A Wilms’ tumour is a type of kidney cancer that usually affects young children. It is also known as a ‘Nephroblastoma’. Wilm’s tumour is the most common type of kidney cancer in children but is very rare.
The treatment for Wilms’ tumour usually includes surgery and may also include chemotherapy and radiotherapy. The outcome is usually very good and most children diagnosed with Wilms’ tumour will survive long-term.
A Wilm’s tumour is thought to come from very specialised cells that are involved in the development of kidneys. The specialised cells usually develop into normal kidney cells. If something goes wrong and some of the cells stayimmature then they grow out of control and develop into a Wilms’ tumour.
Wilms’ tumours are often divided into two main groups. The cells in each group look very different when looked at under a microscope. The appearance of cells under the microscope is called histology. The two types are:
Wilms’ tumour with favourable histology. Most Wilms’ tumours have favourable histology. This means that the cells have some similar features to normal kidney cells. Wilms’ tumours with favourable histology have an excellent chance of being cured with treatment.
Wilms’ tumour with unfavourable histology. Unfavourable histology means that the cells are completelyabnormal. This is called anaplasia. The cancer is less likely to be cured if there are lots of cells with anaplasia.
Wilms’ tumours usually only affect one kidney (unilateral). However, it can affect both kidneys (bilateral) in about 1 out of every 20 children who are diagnosed with Wilms’ tumour.
In most children, the causes of Wilms’ tumour are unknown. In about 1 in 100 children with Wilms’ tumour, another family member will also have Wilms’ tumour. This is because these children have inherited an abnormal gene from one of their parents. The abnormal gene increases the risk of Wilms’ tumour.
The most common symptom is a swelling in the abdomen which is gradually increasing in size and is felt by the parent one fine day. Other symptoms may include:
- Blood in urine.
- High temperature (fever).
- Loss of appetite with nausea and vomiting.
- Loss of weight.
A number investigation are done to diagnose a Wilms’ tumour and also for staging. An abdominal ultrasound scan is usually the first thing that is done. This is followed by an MRI scan and/or a CT scan of the abdomen and chest. These scans help to show exactly where the tumour is and whether it has spread to other parts of the body.Other tests will include blood tests to see how well the kidneys are working (kidney function tests) and to test for anaemia.
The stage of a cancer is used to describe the size of the cancer and whether it has spread to other parts of the body. This helps in deciding the treatment.
After examining the whole tumour under the microscope, Wilms’ tumours can be divided into a number of risk groups. The treatment following surgery will depend on these risk groups. The three main risk groups are known as low risk, intermediate risk and high risk.
Most Wilms’ tumours are in the ‘intermediate-risk’ group. So-called ‘low-risk’ tumours require less treatment after surgery than intermediate-risk tumours. ‘High-risk’ tumours need more treatment after surgery than ‘intermediate-risk’ tumours. The treatment will depend on a number of factors, including how the cells appear under the microscope (histology) and the stage of the tumour. Treatment usually includes an operation (surgery) and may also include chemotherapy and radiotherapy.
All children with Wilms’ tumour will require surgery. Based on the imaging the surgeon decides for initial surgery or chemotherapy. The aim of surgery is to remove the whole of the tumour with the affected kidney (nephrectomy). However, in case of bilateral tumour or tumour in a solitary kidney, the tumour is removed leaving as much normal healthy kidney as possible.

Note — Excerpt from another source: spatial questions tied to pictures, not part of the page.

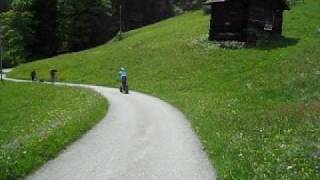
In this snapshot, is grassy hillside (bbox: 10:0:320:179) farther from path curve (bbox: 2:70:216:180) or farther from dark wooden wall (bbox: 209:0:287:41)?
dark wooden wall (bbox: 209:0:287:41)

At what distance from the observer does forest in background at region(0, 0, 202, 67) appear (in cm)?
9819

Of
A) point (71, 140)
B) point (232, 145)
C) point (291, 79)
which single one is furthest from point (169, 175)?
point (291, 79)

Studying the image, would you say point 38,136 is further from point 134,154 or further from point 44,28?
point 44,28

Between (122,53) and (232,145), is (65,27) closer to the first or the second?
(122,53)

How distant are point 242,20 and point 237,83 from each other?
1803 cm

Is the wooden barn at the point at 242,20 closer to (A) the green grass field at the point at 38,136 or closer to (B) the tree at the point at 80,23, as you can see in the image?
(A) the green grass field at the point at 38,136

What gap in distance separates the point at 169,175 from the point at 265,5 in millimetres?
50382

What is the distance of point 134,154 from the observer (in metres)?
17.1

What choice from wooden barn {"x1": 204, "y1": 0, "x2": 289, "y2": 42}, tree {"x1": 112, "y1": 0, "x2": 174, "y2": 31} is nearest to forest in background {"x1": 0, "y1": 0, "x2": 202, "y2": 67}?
tree {"x1": 112, "y1": 0, "x2": 174, "y2": 31}

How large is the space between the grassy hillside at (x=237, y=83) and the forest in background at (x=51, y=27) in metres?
20.9

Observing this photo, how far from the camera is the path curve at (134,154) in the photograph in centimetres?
1442

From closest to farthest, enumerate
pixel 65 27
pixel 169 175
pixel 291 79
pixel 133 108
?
1. pixel 169 175
2. pixel 133 108
3. pixel 291 79
4. pixel 65 27

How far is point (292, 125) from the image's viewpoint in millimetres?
20406

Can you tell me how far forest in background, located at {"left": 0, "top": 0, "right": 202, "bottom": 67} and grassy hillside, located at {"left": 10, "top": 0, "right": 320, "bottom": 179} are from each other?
68.7 ft
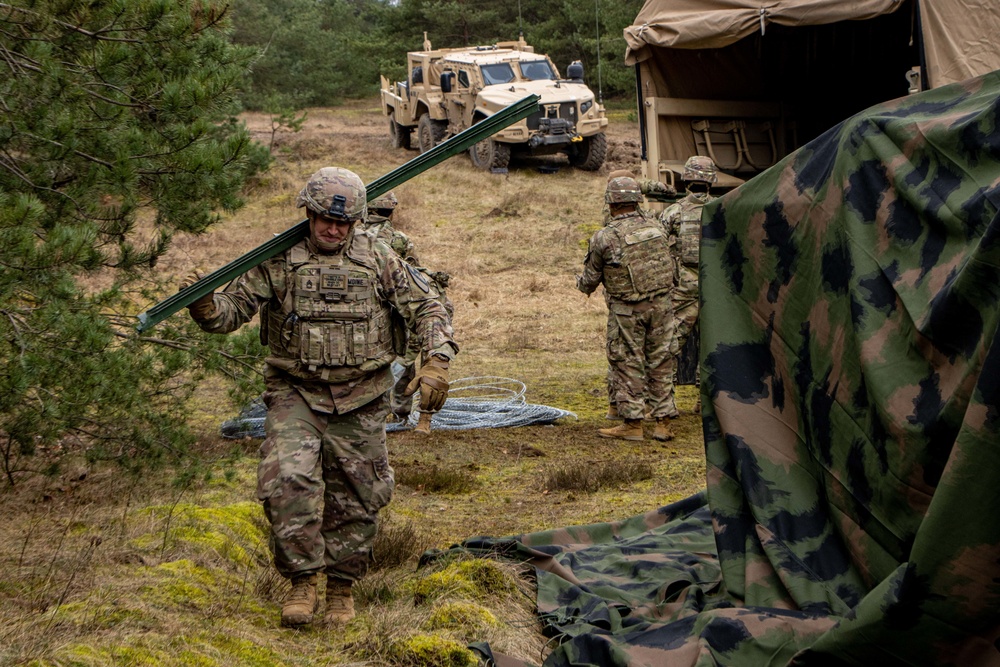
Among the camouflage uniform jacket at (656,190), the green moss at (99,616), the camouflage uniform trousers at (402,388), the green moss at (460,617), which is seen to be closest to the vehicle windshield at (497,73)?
the camouflage uniform jacket at (656,190)

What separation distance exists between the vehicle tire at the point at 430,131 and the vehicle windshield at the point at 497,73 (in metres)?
1.76

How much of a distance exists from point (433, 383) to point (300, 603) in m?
1.04

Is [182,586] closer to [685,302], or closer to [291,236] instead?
[291,236]

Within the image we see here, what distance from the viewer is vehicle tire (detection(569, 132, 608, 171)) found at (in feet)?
72.0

Chemotherapygiven before surgery is known as neoadjuvant chemotherapy and is given to to shrink the size of the tumor and allow for complete surgical removal. Further chemotherapy may be needed after surgery, especially for Intermediate and ‘high-risk’ Wilms’ tumours, this is called adjuvant chemotherapy. Adjuvant chemotherapy helps to reduce the risk of the cancer coming back.
Not all children with Wilms’ tumour need radiotherapy. Radiotherapy may occasionally be used to shrink tumours that are too large to remove by surgery. Radiotherapy can also be used when tumours have spread elsewhere in the body.
After treatment for Wilms’ tumour your child will need regular check-ups to look for any return of cancer or for problems following treatment.
The outcome for Wilms’ tumour is very good for all children, whatever their tumour stage. With treatment, 9 out of every 10 children diagnosed with Wilms’ tumour survive long-term. Most of the children with cancer that has spread to other parts of the body (metastatic disease) also survive long-term.
When one kidney is removed, the other will be able to work normally and can take over the work of the other kidney. Very few children with Wilms’ tumour have long-term kidney problems.